Mouvement, faire son cinéma, c’est aussi porter l’imagination à ses limites. Par exemple, devenir un végétal équipé d’antenne à sa surface : « Ce qui caractérise les organes des sens, c’est que le travail ne porte que sur de petites quantités des excitations extérieures, sur des échantillons pour ainsi dire des énergies extérieures. On peut les comparer à des antennes qui, après s’être mises en contact avec le monde extérieur, se retirent de nouveau.» S. Freud, Au delà de Principe de Plaisir, p.30, Payot, 1968.
En un sens, nous voilà revenu sur l’écologie en tant que mouvement de colonisation végétal de nos pensées, symptôme de l’irruption de nouvelles forces, rapports de vitesses et de lenteurs au monde (cinéma, carbone, véhicule motorisé), c’est-à-dire de nouvelles capacités d’affect et/ou de perception. Ce que le cinéma fait voir c’est l’interaction des choses, le mouvement qui passe entre les choses. Ce que l’écologie fait voir c’est l’interaction des choses, le mouvement qui passe entre les choses.
Extraits de Pourparlers, Gilles Deleuze : « [...] une forme-Homme n’apparaît que dans des conditions très spéciales et précaires : c’est ce que Foucault analyse, dans Les mots et les choses, comme l’aventure du XIXe siècle, en fonction des nouvelles forces avec lesquelles celles de l’homme se combinent alors. Or tout le monde dit qu’aujourd’hui l’homme entre en rapport avec d’autres forces encore (le cosmos dans l’espace, les particules dans la matière, le silicium dans la machine…) : une nouvelle forme en naît, qui n’est déjà plus celle de l’homme [...] »
Brancher ses histoires, son cinéma sur la grande histoire, que chacun devienne avant tout producteur de soi, il n’y là pas d’autre alternative douce pour l’écologie.
Peut-on parler ou soutenir la biodiversité avec des discours qui ne soient pas eux-mêmes diversifiés ?
Sensibiliser à l’écologie ? A quoi et dans quel monde ? Deux questions comme autant d’hypothèses de travail devraient se poser immédiatement.
Dans quelles représentations dominantes du monde vivons-nous aujourd’hui le plus généralement ?
Pour le dire très/trop simplement. Un désenchantement global qu’accompagne peut-être la perte des illusions collectives au regard du XXème, et une ambiance de fin de l’histoire qui fait que chacun développe vis-à-vis de la nature humaine une image le plus souvent négative. A partir de là, certains vont trouver refuge dans une certaine nature, qui elle est très gentille, tout du moins trop gentille pour être totalement vécue, quand d’autres vont se fixer sur un critère bien particulier, récolter du billet vert, consommer et après moi le déluge. Peu ou prou, ces deux attitudes qu’on pourrait résumer par les slogans suivants « moi je préfère les chiens aux hommes » en mode Alain Delon et « moi je préfère le dollar au futur » à la mode de mon cousin russe, certes moins connu, ces deux slogans semblent devoir être assez proches les uns des autres. Conséquences ou symptômes d’un désenchantement initial et/ou d’un manquement de présence au monde qui serait tout à fait commun.

* * * * * * *

Poursuivez le texte sur l'écologie et le cinéma à partir de sa dernière phrase. La liste qui suit est sans rapport avec le texte sur l'écologie et le cinéma.

Extraits de légendes de pages web
* * * * * * *

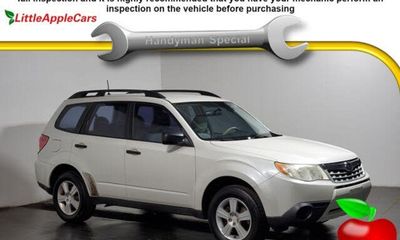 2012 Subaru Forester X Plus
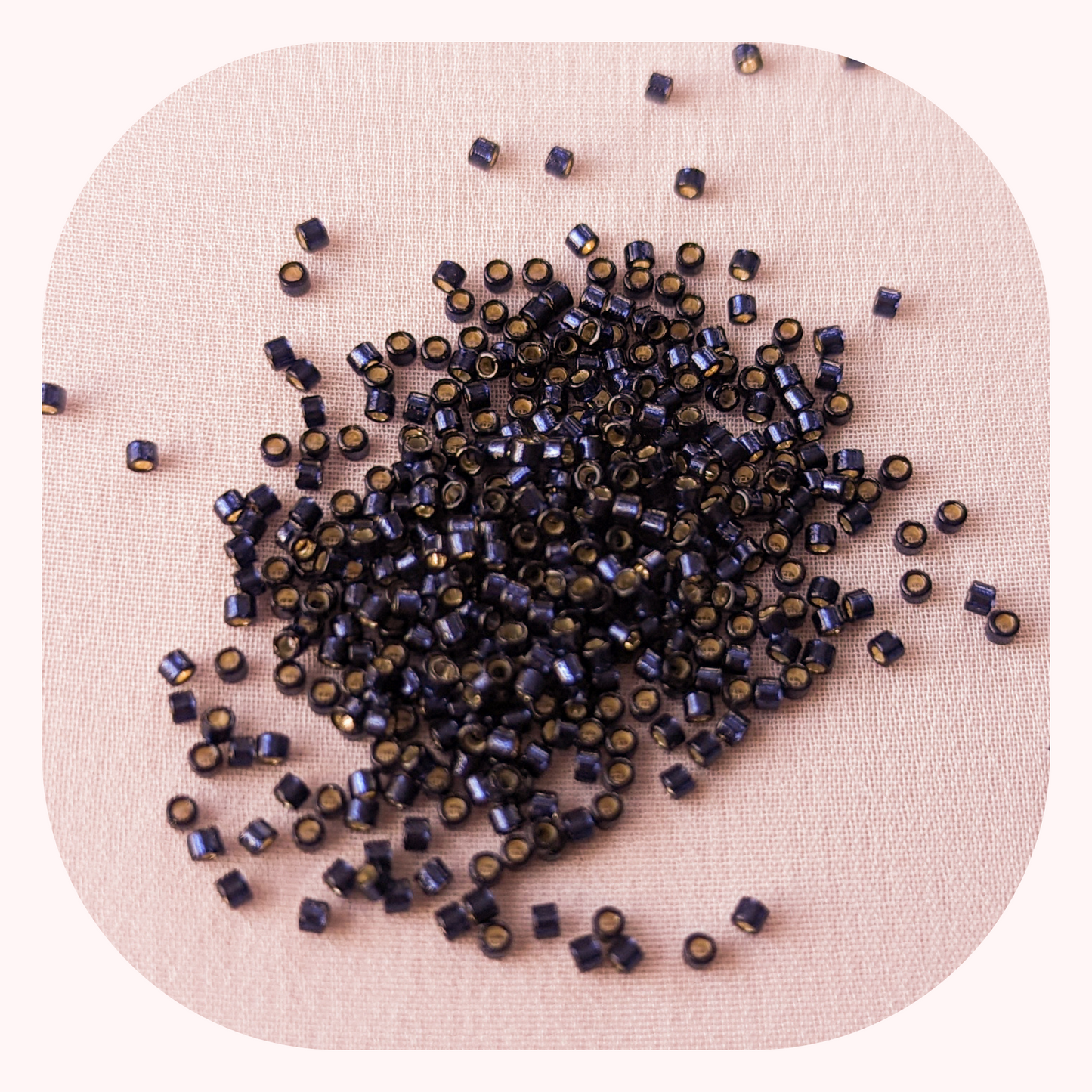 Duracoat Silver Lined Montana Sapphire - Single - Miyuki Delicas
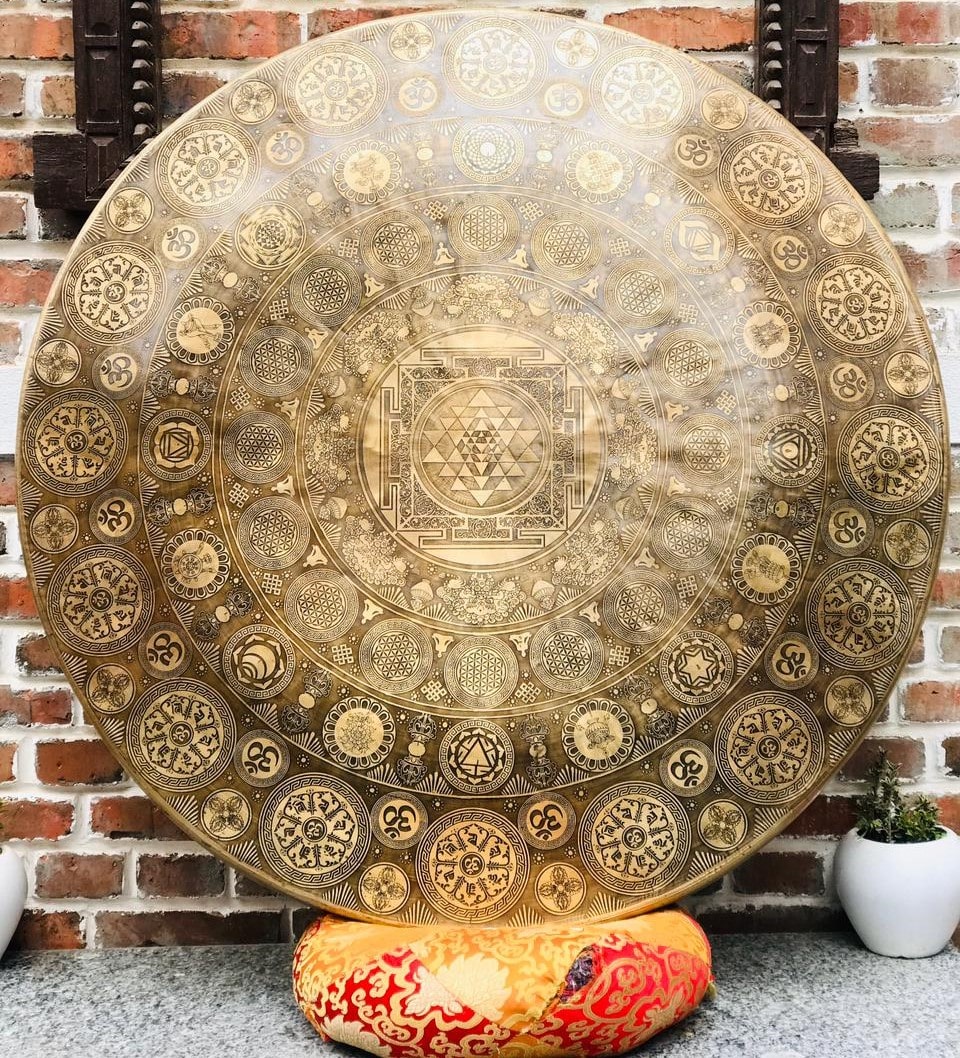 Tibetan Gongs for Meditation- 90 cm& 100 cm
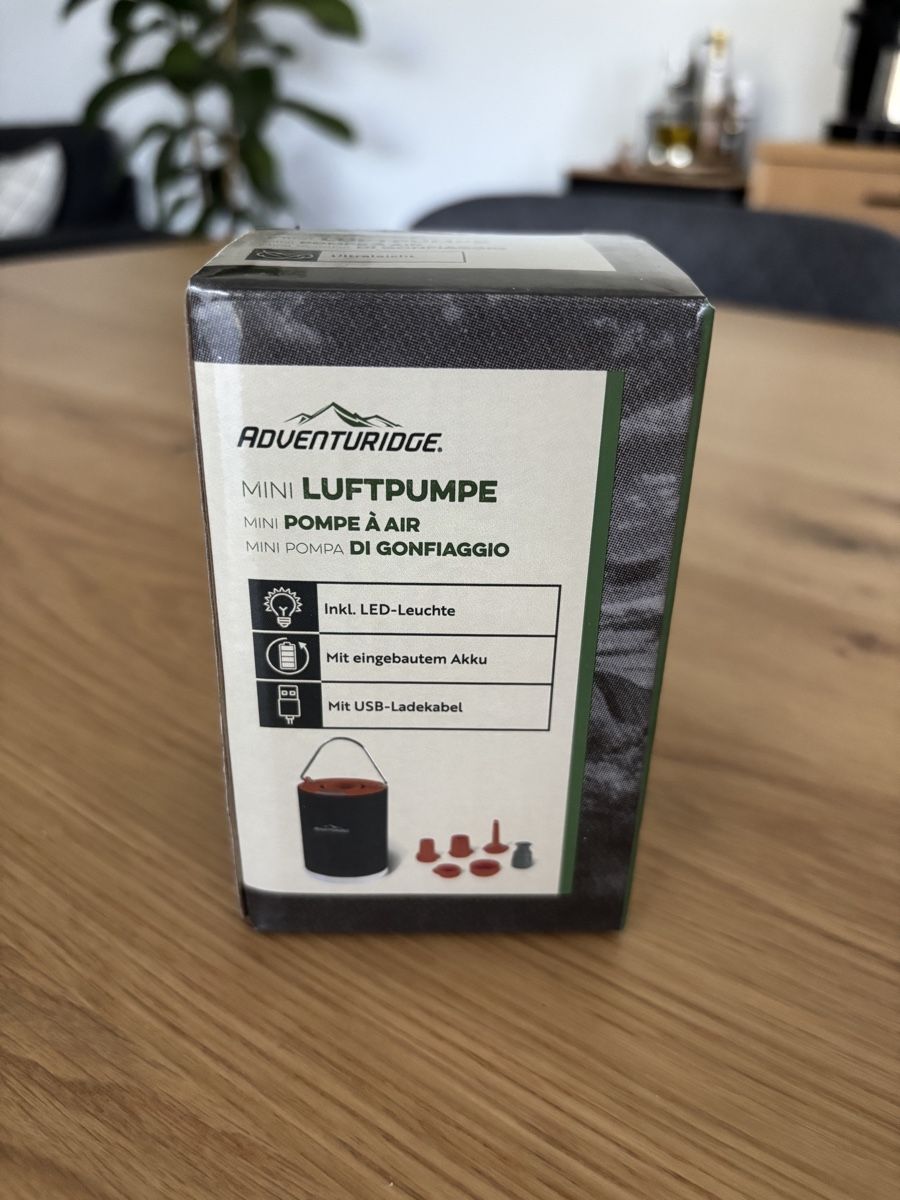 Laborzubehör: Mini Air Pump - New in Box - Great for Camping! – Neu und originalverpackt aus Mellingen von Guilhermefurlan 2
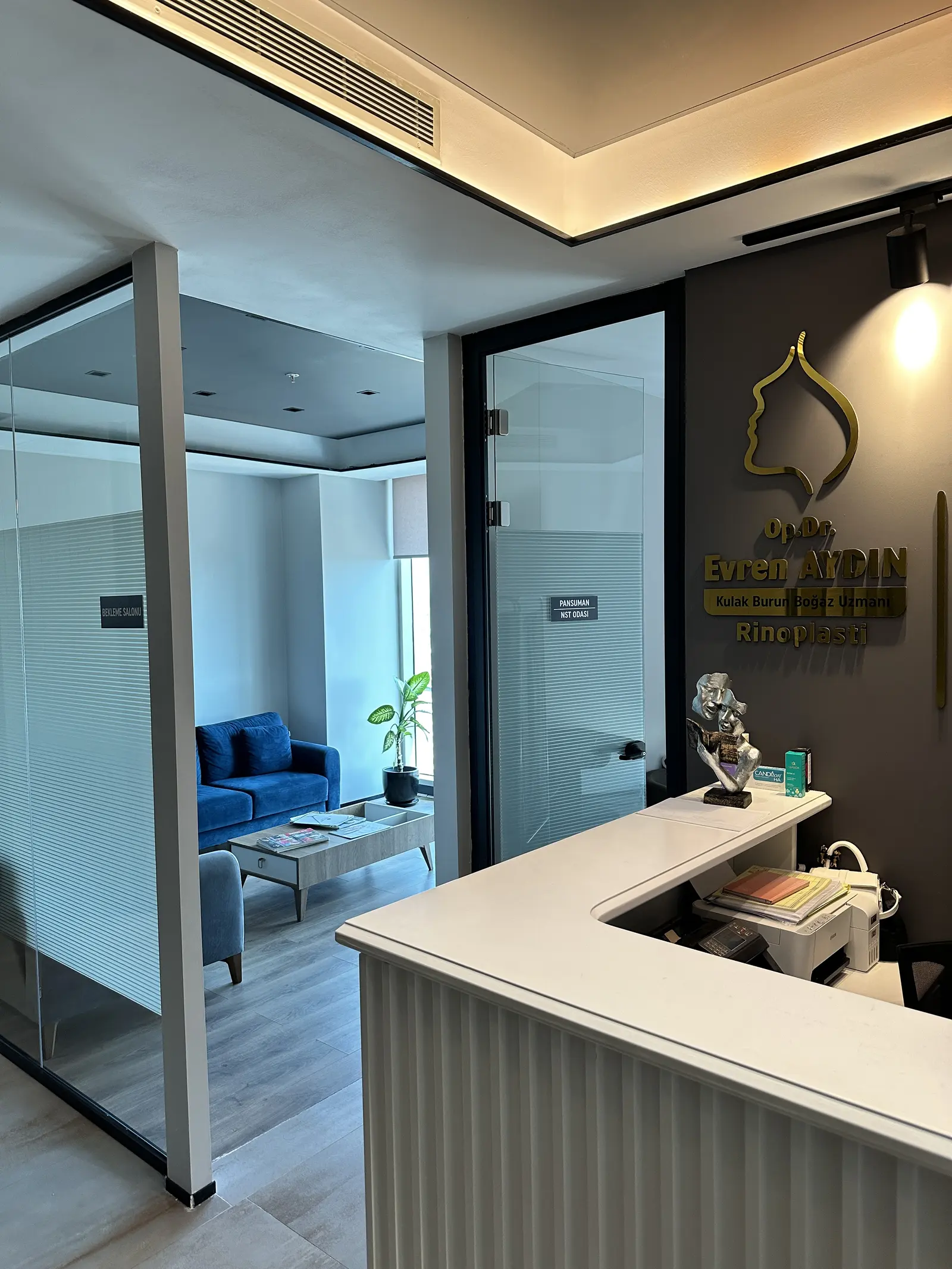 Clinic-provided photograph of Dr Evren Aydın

* * * * * * *

### VOTRE RÉPONSE
Dans un tel contexte, hypothèse de travail, il semble donc important de renvoyer l’auditoire à des images positives de lui-même, c’est-à-dire à de nouvelles actions et combinaisons possibles de l’homme dans la nature.
Au fait, sensibiliser à quoi ?
Si l’écologie est bien une révolution de nos modes de pensées, nouvelle réforme de l’entendement, alors celle-ci se décline directement sur la question des modes d’existence de chacun. Soit une éthique individuelle qui se demanderait : quels rapports nouveaux, la douceur étant ici sans doute plus à chercher dans la réflexion que dans les rapports eux-mêmes, quels nouveaux rapports vais-je donc pouvoir établir avec mon environnement, avec les humains et les non-humains qui le composent ? Soit le présupposé d’une définition de l’écologie qui serait la suivante : l’art de multiplier, comme de faire cohabiter, perspectives et usages sur une même « ressource » (récréatifs, productifs, esthétiques, spirituels, environnementaux …), que celle-ci soit d’ailleurs une plante verte, une langue ancienne, un centre urbain etc.
Par exemple, et pour le dire assez schématiquement, quels sont les rapports que j’entretiens aux arbres ? De quoi suis-je capable – faire, penser, imaginer, vouloir, etc. – , quand je rencontre un arbre ?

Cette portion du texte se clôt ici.